To begin with, the fund is selective about the countries it can invest in. Not without reason, because how can you protect forests if there are no strong national laws in place to support their protection?
&Green can only invest in approved jurisdictions, which are countries with “progressive forest and/or peatland protection strategies & policies”. So far, these are: Brazil (two states), Colombia, Ecuador, Gabon, Indonesia and Liberia.
“The companies that &Green finances need to be part of a network with local businesses and NGOs. This is much more the case in Brazil, Colombia and Peru that have real targets on deforestation,” Kleiterp says.
“We’re very busy looking at Africa, Liberia, but Africa is even more complicated (than other continents, ed). There are fewer large companies or at least medium-sized,” Kleiterp notes.
“Our average financing is $15mn and that can only be one-fifth of the entire project funding. The total project is on average $80-100mn and this is additional to the company. So, the company has to be much bigger.”
ESG screening process
Next to complying with all applicable laws and regulations, &Green screens on ESG (environmental, social and governance) safeguards. The projects have to meet the IFC Performance Standards on Environmental and Social Sustainability and implement an Environmental and Social Action Plan.
The company has to express an organisational commitment to ‘no deforestation’, ‘no development of peatlands’ and ‘no exploitation’, submit a long-term Landscape Protection Plan (LPP), and obtain the ‘free, prior and informed consent’ of all local communities in the area of the project.
The fund makes all its information public, including the plans it makes with its investees. It wants to be fully transparent. It is also a way of showing who is responsible for what. There are many stakeholders involved when it comes to forest conservation and restoration. And not all of them are obviously within the control of the investor.
Kleiterp makes it clear that it’s not &Green but the company it invests in that is responsible for meeting agreed targets on protecting and/or restoring forests in their area and how smallholder farmers are benefiting.
Landscape Protection Plan
As part of their investment proposal, companies have to submit a Landscape Protection Plan (LPP) which is a “sustainable long-term land use and management plan” including quantitative environmental and social impact goals.

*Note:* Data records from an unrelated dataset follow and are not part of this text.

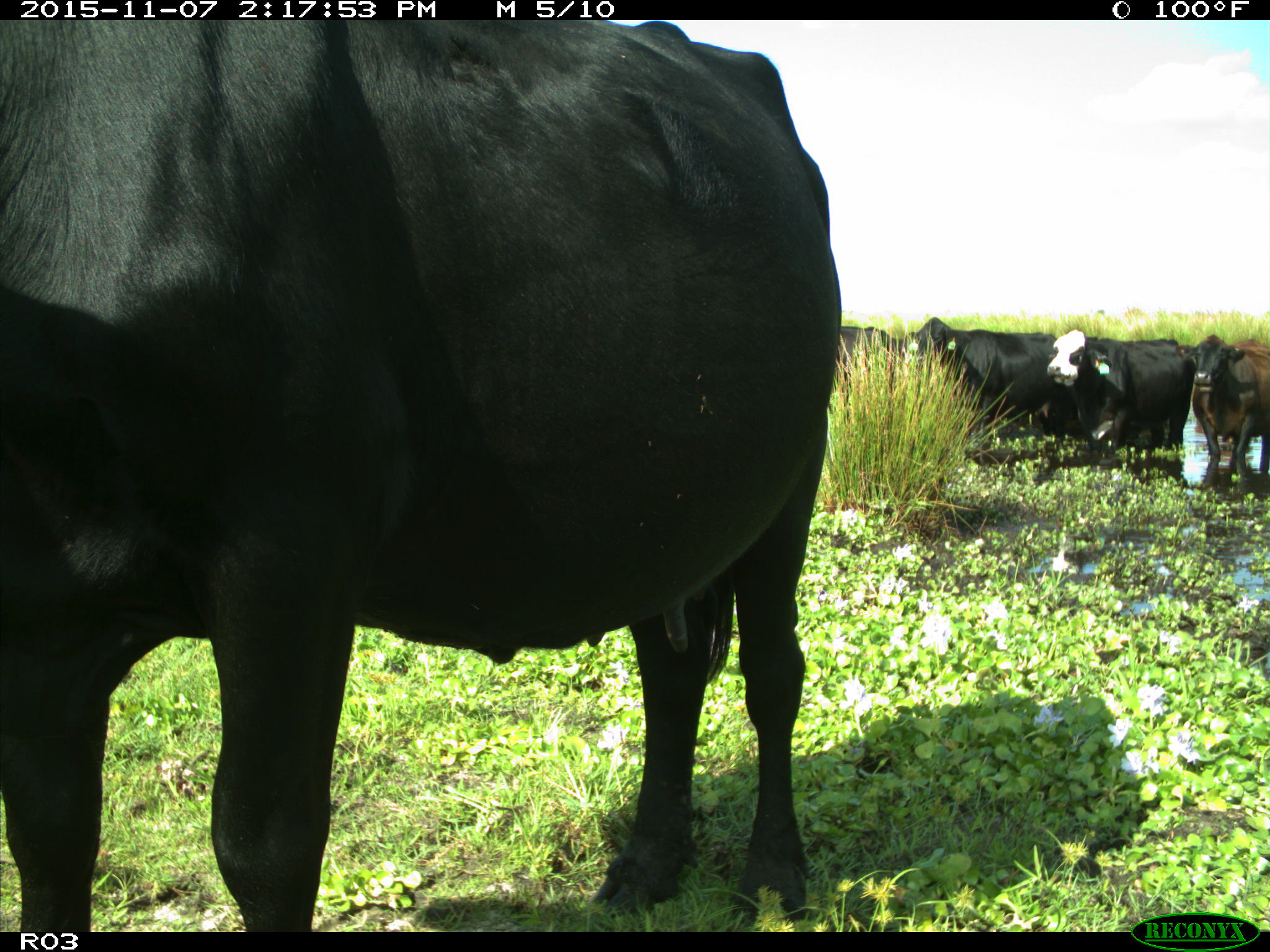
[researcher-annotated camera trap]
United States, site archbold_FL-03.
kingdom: Animalia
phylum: Chordata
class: Mammalia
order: Artiodactyla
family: Bovidae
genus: Bos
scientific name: Bos taurus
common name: domestic cow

It also has to indicate clearly in which areas of the landscape the company has direct influence and where indirectly, and will be updated annually.
&Green monitors the progress and makes sure it’s independently verified. With Global Forest Watch, it monitors deforestation by using satellites. “All the plans are published on our website. Everyone can follow it,” Kleiterp notes.
“If a company doesn’t meet its targets and is not making the effort, we can sanction them and it can be a reason for defaulting on the loan,” Kleiterp says.
It cannot be expected that every company has an impact management framework in place. So, &Green has a special budget for that, a technical assistance (TA) budget in development jargon.
This means that a company can get a grant to partially fund the costs for hiring consultants that can help them in reaching the standards of &Green’s Environmental & Social Management System.
Measuring how its investments have reduced deforestation and/or restored forests can be monitored using satellites, but determining how much its investments have contributed to improved livelihoods of smallholder farmers is much harder.
It’s also in the early stages of defining how it can measure how its investments indirectly contribute to greenhouse gas emissions avoided, which is an important benchmark. Kleiterp speaks of a “learning journey” when it comes to designing its impact measurement.
“It looks simple, but how do you link what has been preserved to your financing or how smallholders are benefiting? It is a work in progress.”